UPDATE 8/12/22: This review has been updated with test results.
Jaguar is looking for a new job. After a century of building beautiful, internal-combustion-engine cars, it’s pulling a Blues Brothers handbrake turn and is getting into the battery-electric space. Ask Jaguar where it’ll be in three years and its answer, like any good interview candidate’s, is intentionally vague. Jaguar promises an EV lineup in 2025 but is saying little more. When we visited the company’s North American headquarters in Mahwah, New Jersey, though, it wasn’t to see an EV. We came to drive an eight-cylinder F-type sports car and hammer it through the Hudson Valley.
For 2022, the F-type lineup goes all V-8. Replacing the previous supercharged V-6 and turbocharged inline-four is a detuned version of Jaguar’s greatest hit of the last decade, the supercharged 5.0-liter V-8 originally built by Ford. In the F-type P450, which now serves as the entry model, the engine puts out 444 horsepower and 428 pound-feet of torque. With that monster engine, plus the limited-slip differential, larger brakes, and 20-inch wheels pulled from the former P380 R-Dynamic, the 2022 F-type justifies its $8300 premium over last year’s four-banger base car.
We’re keenly aware that a C8 Corvette could dust it, and at way less than our car’s $83,450 price as-equipped, but onlookers likely aren’t thinking about test data when you pull up in an F-type. As it has been since it launched for the 2014 model year, the F-type echoes the museum-grade sculpture of its esteemed predecessor, the E-type—one of only nine cars in the Museum of Modern Art’s permanent collection.
With the manual transmission consigned to history, we’d argue that the P450 is now the driver’s choice, since it pairs the V-8 with rear-wheel drive rather than all-wheel drive as in the 575-hp R. Jaguar hasn’t offered this combo since the 2015 R. Those earlier models were a tail-wagging handful, but this new one felt so neutral through the corners that we had to hop out and double-check for an AWD badge. (There wasn’t one, although the system is available on the P450 coupe or convertible for $10,000 as part of the R-Dynamic trim.) This latest rear-wheel-drive F-type has been tuned more for understeer to make owners more comfortable at the moderately high speeds and steering angles they’re likely to endeavor on the road. With its linear torque curve and quick steering, this F-type is less twitchy and demanding and more balanced and secure when being driven quickly. Tested on our Michigan skidpad, it clung to the tarmac to the tune of 0.93 g.
Naturally, this car’s rear tires can billow bigger smoke clouds than Lil Wayne on a Wednesday, and we hit 60 mph in 4.0 seconds flat.
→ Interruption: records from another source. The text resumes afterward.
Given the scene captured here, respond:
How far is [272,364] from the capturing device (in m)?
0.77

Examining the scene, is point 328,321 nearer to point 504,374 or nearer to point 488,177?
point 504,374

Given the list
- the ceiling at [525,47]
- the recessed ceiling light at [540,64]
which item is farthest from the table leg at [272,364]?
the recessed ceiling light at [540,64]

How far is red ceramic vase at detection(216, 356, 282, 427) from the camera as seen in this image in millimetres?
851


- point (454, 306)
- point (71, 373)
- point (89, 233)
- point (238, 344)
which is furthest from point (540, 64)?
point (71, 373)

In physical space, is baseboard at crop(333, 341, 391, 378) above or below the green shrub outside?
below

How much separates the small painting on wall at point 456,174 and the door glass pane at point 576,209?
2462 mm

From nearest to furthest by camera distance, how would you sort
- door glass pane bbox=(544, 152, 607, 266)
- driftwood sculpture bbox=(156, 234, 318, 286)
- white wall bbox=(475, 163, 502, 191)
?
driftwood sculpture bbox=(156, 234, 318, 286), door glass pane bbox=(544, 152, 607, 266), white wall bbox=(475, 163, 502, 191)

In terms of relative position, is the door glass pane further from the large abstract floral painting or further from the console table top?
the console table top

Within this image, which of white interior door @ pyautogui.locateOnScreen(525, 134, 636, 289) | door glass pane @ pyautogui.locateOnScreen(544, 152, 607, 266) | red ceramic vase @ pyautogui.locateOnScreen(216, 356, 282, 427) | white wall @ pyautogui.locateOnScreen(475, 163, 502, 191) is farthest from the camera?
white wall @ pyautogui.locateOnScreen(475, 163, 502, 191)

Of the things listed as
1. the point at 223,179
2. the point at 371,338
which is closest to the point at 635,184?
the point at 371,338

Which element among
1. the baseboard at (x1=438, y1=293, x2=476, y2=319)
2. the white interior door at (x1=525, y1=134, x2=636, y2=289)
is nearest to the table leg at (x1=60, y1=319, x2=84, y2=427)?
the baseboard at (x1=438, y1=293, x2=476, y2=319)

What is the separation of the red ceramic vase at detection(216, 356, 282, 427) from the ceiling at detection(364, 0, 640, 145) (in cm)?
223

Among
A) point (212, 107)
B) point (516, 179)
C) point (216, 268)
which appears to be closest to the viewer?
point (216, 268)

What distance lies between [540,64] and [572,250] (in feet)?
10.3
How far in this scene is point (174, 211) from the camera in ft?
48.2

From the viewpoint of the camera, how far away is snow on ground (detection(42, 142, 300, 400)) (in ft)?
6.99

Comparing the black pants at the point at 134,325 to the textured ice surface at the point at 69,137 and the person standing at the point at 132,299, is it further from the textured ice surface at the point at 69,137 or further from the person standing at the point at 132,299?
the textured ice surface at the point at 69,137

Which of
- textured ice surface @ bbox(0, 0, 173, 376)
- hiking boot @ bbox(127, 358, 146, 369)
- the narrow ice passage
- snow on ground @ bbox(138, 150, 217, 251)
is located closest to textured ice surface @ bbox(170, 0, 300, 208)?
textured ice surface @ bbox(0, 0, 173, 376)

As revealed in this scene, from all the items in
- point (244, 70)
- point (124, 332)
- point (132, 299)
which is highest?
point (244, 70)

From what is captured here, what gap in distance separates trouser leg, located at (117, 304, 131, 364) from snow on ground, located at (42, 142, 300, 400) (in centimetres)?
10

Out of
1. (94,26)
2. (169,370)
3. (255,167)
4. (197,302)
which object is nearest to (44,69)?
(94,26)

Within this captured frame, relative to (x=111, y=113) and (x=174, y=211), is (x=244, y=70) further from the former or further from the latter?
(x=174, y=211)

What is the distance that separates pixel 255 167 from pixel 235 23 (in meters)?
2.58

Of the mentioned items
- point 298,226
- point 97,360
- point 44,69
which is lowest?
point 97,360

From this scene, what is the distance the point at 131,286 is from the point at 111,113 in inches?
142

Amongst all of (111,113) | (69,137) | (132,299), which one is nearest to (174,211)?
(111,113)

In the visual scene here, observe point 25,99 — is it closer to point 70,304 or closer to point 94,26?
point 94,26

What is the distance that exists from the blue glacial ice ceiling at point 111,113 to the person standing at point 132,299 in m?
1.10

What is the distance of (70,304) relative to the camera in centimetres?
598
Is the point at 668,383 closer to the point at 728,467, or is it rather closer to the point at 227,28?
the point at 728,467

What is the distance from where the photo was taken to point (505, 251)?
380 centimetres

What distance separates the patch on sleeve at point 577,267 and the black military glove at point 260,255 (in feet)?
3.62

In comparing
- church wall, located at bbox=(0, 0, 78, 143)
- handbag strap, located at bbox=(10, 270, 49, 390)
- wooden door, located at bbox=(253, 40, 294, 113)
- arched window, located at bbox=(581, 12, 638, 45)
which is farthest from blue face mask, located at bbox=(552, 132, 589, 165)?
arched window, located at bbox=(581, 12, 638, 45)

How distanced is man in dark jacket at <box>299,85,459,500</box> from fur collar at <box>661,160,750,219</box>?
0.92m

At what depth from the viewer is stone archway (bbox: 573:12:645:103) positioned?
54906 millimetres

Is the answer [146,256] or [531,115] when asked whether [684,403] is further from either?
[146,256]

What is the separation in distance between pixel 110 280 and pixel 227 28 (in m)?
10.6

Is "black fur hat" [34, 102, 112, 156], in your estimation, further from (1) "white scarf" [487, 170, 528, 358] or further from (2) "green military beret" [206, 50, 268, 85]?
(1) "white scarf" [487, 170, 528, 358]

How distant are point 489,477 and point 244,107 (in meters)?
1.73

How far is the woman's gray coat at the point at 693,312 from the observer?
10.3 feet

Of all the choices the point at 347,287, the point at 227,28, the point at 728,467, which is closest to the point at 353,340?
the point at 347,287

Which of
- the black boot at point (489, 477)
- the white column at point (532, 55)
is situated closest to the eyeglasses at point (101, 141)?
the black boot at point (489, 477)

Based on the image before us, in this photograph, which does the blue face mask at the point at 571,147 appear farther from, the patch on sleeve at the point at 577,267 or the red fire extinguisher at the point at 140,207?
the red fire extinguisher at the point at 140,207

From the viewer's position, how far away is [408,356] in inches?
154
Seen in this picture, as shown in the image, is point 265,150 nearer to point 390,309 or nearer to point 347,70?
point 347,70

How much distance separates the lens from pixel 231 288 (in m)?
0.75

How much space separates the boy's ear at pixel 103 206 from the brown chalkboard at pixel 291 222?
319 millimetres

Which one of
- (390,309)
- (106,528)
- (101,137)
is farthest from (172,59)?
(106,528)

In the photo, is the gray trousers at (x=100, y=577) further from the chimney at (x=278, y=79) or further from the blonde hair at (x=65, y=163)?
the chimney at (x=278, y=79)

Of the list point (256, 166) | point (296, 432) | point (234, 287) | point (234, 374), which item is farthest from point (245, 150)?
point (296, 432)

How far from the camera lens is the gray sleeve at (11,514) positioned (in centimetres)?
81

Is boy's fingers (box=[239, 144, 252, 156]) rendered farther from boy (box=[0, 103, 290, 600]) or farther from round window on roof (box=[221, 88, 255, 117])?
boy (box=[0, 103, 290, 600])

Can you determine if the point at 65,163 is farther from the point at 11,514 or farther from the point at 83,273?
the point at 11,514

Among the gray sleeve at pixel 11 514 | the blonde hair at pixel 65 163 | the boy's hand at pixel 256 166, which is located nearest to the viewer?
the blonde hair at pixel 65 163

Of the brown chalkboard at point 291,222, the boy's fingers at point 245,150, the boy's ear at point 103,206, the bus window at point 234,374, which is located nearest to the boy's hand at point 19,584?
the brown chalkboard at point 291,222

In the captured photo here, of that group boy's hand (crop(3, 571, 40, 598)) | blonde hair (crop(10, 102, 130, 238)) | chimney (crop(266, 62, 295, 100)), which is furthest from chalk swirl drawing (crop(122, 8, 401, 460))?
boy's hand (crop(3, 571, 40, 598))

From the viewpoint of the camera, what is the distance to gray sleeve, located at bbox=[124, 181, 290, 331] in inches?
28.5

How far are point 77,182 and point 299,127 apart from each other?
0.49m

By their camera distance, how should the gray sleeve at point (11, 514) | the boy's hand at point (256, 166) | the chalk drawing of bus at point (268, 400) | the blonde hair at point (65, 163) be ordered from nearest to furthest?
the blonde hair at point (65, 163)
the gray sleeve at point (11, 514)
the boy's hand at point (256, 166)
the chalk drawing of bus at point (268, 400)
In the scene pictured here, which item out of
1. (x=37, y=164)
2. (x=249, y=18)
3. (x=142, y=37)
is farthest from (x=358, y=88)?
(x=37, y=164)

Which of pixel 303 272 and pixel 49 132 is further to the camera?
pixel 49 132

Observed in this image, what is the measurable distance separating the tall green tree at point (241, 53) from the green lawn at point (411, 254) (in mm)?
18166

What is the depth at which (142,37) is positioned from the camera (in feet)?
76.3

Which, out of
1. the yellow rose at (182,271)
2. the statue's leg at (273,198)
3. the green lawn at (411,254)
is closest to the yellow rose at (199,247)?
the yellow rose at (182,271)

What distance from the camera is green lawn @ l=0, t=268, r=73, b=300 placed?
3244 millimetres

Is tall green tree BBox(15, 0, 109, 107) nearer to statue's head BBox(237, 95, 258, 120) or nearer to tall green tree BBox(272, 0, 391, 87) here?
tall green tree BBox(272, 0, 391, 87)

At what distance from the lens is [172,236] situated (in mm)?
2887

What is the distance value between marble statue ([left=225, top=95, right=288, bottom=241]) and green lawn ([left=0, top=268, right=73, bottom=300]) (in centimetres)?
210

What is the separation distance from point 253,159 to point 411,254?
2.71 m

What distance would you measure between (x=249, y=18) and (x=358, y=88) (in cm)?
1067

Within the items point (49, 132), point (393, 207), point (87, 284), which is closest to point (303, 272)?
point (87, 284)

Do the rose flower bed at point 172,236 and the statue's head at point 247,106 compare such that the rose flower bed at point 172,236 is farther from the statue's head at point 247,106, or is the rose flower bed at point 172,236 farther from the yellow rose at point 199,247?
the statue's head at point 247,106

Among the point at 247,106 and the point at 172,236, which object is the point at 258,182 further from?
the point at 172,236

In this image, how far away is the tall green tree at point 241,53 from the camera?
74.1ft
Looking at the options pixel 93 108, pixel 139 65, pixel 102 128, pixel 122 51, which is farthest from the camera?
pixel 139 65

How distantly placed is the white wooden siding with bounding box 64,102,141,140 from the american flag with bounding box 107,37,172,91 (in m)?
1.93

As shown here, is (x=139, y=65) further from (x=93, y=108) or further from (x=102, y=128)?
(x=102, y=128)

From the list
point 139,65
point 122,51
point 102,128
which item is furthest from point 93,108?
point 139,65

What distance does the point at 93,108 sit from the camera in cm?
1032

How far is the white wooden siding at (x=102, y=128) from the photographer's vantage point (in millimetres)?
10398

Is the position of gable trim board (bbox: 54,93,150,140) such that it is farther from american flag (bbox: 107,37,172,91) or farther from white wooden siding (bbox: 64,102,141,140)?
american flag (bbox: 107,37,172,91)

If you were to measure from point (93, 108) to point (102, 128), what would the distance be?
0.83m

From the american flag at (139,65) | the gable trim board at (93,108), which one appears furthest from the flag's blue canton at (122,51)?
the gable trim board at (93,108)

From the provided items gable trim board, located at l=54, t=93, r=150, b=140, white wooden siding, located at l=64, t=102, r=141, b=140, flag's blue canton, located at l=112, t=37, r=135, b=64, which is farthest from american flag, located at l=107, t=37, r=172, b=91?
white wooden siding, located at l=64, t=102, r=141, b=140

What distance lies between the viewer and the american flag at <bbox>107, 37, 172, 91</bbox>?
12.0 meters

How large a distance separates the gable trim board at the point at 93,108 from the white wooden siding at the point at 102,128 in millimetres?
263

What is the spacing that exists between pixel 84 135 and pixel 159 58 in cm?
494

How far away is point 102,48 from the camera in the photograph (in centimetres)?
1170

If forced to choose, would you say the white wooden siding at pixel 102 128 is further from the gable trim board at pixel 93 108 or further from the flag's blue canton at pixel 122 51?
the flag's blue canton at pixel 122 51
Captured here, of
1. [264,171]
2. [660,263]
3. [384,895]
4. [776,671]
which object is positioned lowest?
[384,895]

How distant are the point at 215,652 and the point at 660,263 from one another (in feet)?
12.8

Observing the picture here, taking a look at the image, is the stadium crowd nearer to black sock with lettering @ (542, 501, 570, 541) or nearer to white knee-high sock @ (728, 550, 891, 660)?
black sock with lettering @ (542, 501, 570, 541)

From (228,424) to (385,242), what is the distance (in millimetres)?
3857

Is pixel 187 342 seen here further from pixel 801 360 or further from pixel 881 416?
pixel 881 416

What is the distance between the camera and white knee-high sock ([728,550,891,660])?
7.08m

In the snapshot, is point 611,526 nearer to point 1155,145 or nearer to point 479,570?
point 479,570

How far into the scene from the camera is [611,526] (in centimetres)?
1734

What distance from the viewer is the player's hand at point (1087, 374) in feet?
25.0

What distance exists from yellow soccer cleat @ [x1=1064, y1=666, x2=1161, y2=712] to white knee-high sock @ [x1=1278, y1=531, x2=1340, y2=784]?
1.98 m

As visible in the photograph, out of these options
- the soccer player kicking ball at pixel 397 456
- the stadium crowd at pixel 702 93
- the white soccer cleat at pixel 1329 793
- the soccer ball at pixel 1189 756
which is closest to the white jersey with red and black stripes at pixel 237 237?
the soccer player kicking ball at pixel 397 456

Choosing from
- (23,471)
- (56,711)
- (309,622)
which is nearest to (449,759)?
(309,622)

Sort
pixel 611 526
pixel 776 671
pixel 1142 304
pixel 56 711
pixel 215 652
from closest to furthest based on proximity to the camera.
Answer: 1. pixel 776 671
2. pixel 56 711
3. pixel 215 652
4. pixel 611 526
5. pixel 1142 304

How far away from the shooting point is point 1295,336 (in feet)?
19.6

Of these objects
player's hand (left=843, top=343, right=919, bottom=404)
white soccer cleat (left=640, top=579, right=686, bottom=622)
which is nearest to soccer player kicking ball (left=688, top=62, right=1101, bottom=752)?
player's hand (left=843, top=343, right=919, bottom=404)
That’s against 3.5 seconds in our test of the 2021 R coupe. The P450 rips through the quarter-mile in 12.4 seconds at 115 mph. It also stops from 70 mph in 158 feet.
The F-type has never really been a precision tool on back roads, though there’s more feedback in the steering than with many Audi RS or BMW M cars. The Porsche Cayman remains the gold standard, but it lacks the F-type’s hard-rock soundtrack: a low rumble on the highway, a savage roar when downshifted (89 decibels at wide-open throttle), and delicious pops on the overrun. Its 72 decibels cruising at 70 indicate the F-type has quieted down some—this one’s not as vociferous as older Rs and SVRs, which were louder than Harleys—and by default the muffler bypass valves stay closed on startup. But the exhaust pops and bangs are still out in force, and they’re not synthetic. When you lift the throttle, sometimes nothing happens, while other times you’ll light off fireworks. The sounds never exactly repeat.
The leather-lined cabin, which some drivers find cramped, has aged well with its rich materials and the latest digital screens set among toggle switches, rotary climate controls, and the grab handle that divides driver and passenger. At seven cubic feet, the two-seat convertible’s cargo hold isn’t all too spacious on paper but will easily accept a golf bag and cleats.
Granted, the V-8’s fuel economy is marginal: 17 mpg city, 24 highway for rear-drive models and 1 mpg worse in the city with all-wheel drive. And you can’t see out the back—especially when the spoiler rises and the Jaguar logo reflects the sun directly into your eyes. But so what? This is your last chance to experience Jaguar’s classically styled, gas-burning sports car—V-8 powered, as the gods intended—before the brand jumps from the balcony into the pool of would-be Teslas. We don’t know what Jaguar will become, but the F-type is everything it was.